The money isn’t given out per pupil, but weighted toward districts with a high proportion of disadvantaged students. Districts with more Title I students get more funding. For an example of how this impacts things:

  • The Boise School District, with 24,000 students, is expected to receive around $14.8 million in ESSER II funds overall. Neighboring West Ada, with closer to 40,000 students but far fewer Title I students, should receive around $13.9 million.
  • Schroeder’s Kimberly School District, with about 2,000 kids, stands to receive close to $600,000 in ESSER II funds. Rural Buhl school district, with closer to 1,300 kids, expects more than $1 million.

Some districts who make out on the lower end of ESSER II money say they needed the entire pot to make it through this fiscal year.

Schroeder, from Kimberly, was going to use most of the ESSER II funds to move his employees and staff up the career ladder.

“We were going to use that money to pay people what was appropriated to them. And right now I’m telling you I don’t think we can afford it,” Schroeder said.
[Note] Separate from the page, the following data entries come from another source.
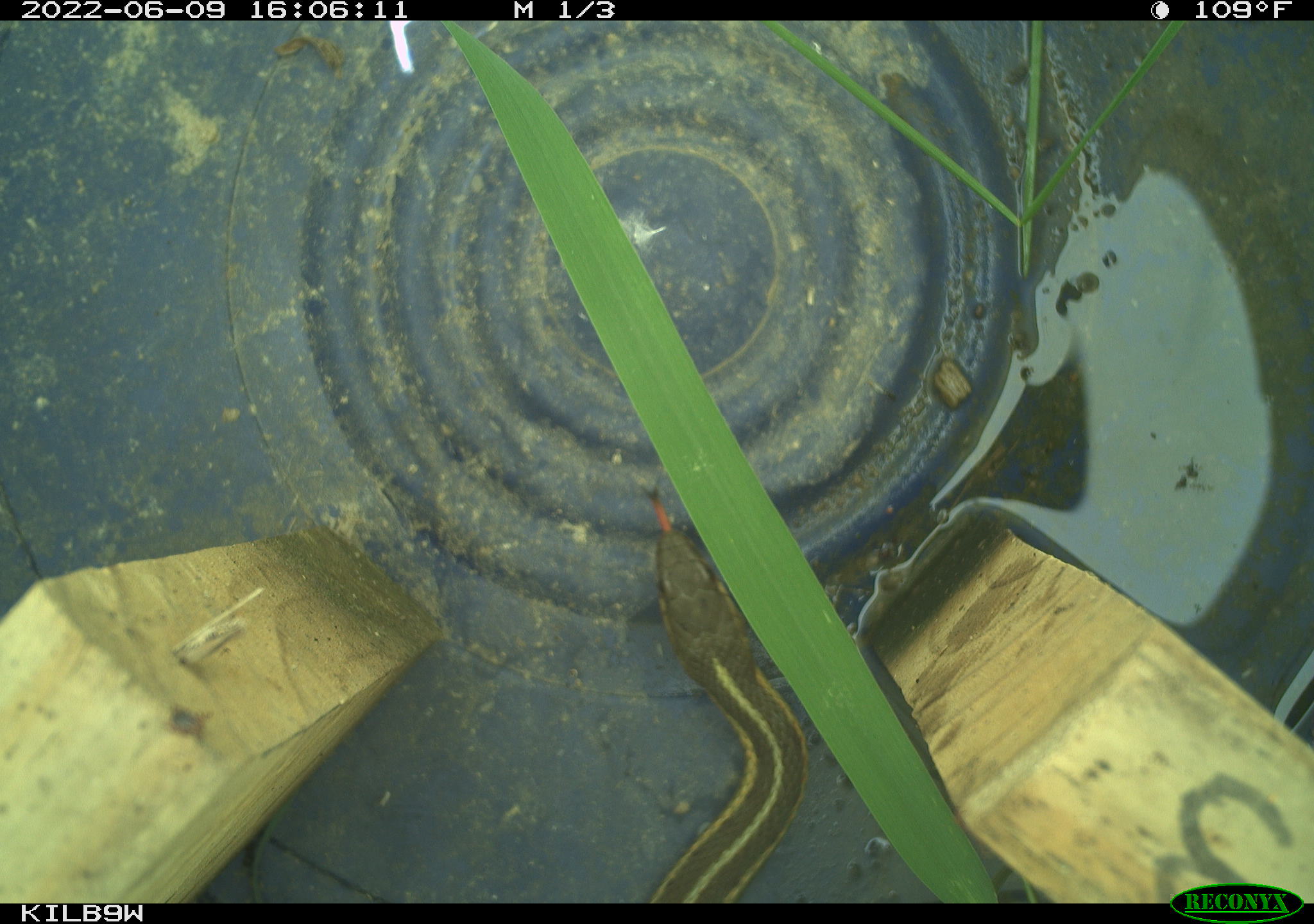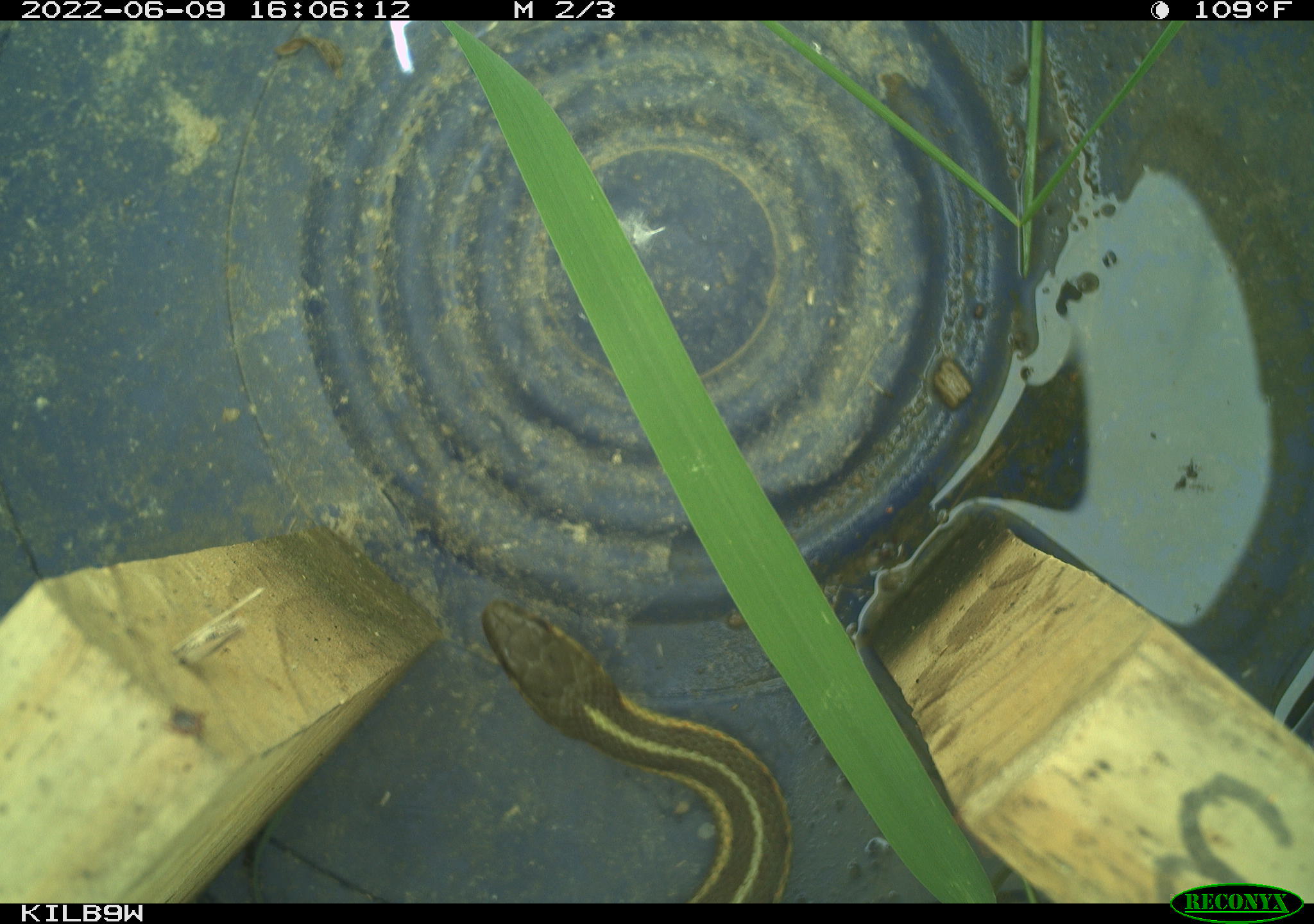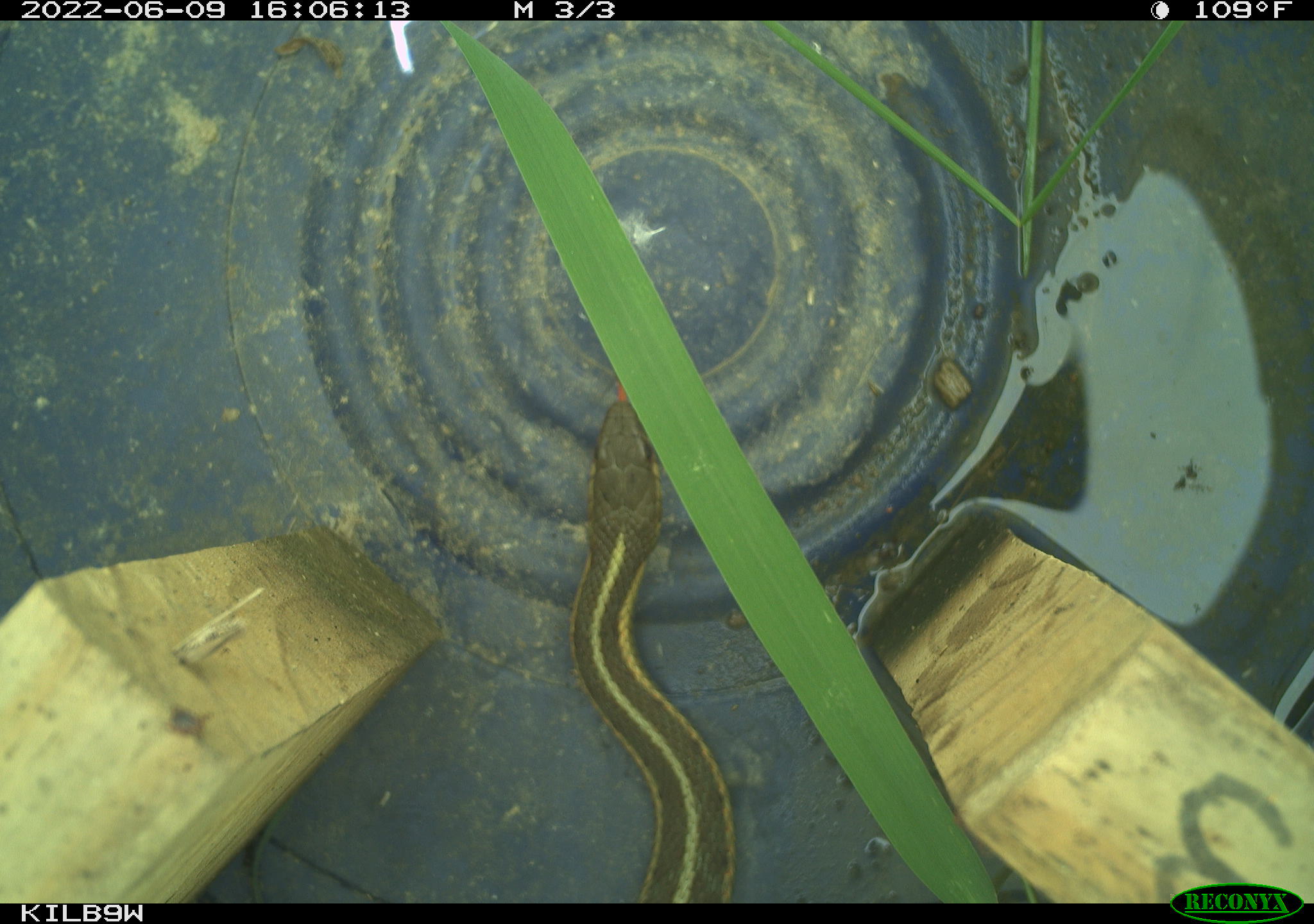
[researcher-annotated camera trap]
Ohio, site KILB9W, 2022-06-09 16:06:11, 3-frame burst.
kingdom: Animalia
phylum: Chordata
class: Reptilia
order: Squamata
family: Colubridae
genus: Thamnophis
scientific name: Thamnophis sirtalis sirtalis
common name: eastern gartersnake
Jeff Gee, superintendent in the Ririe School District, also anticipates his district will be more than $100,000 short this year without state action because he budgeted for having all of the ESSER II funds available.

“We can meet what the Legislature gives us, but this is a moving target throughout the year,” Gee said. “When that moving target ends up with cuts, and we know the funds are there, that’s probably the most frustrating part.”

The path forward

The State Board of Education plans to have a special meeting in the next few weeks, where it will consider helping districts even out their budgets, president Debbie Critchfield said on Tuesday.

The State Board could use an extra bit of money, a 10 percent set-aside shaved off the top of ESSER II, to help. A legislative analysis anticipates it could cost $8.6 million of the State Board’s $19 million set-aside to bring ESSER II funding for FY21 in line with discretionary cuts.

The board hasn’t met to discuss that option yet, but superintendents are optimistic things will balance out. Still, with three months left in the budget year, and another $400 million in federal dollars yet to be allocated, the fiscal future seems far from final.

“We’re very much in limbo, but we’ve just been through a pandemic, too,” Schroeder said. “There’s a lot of unknowns.”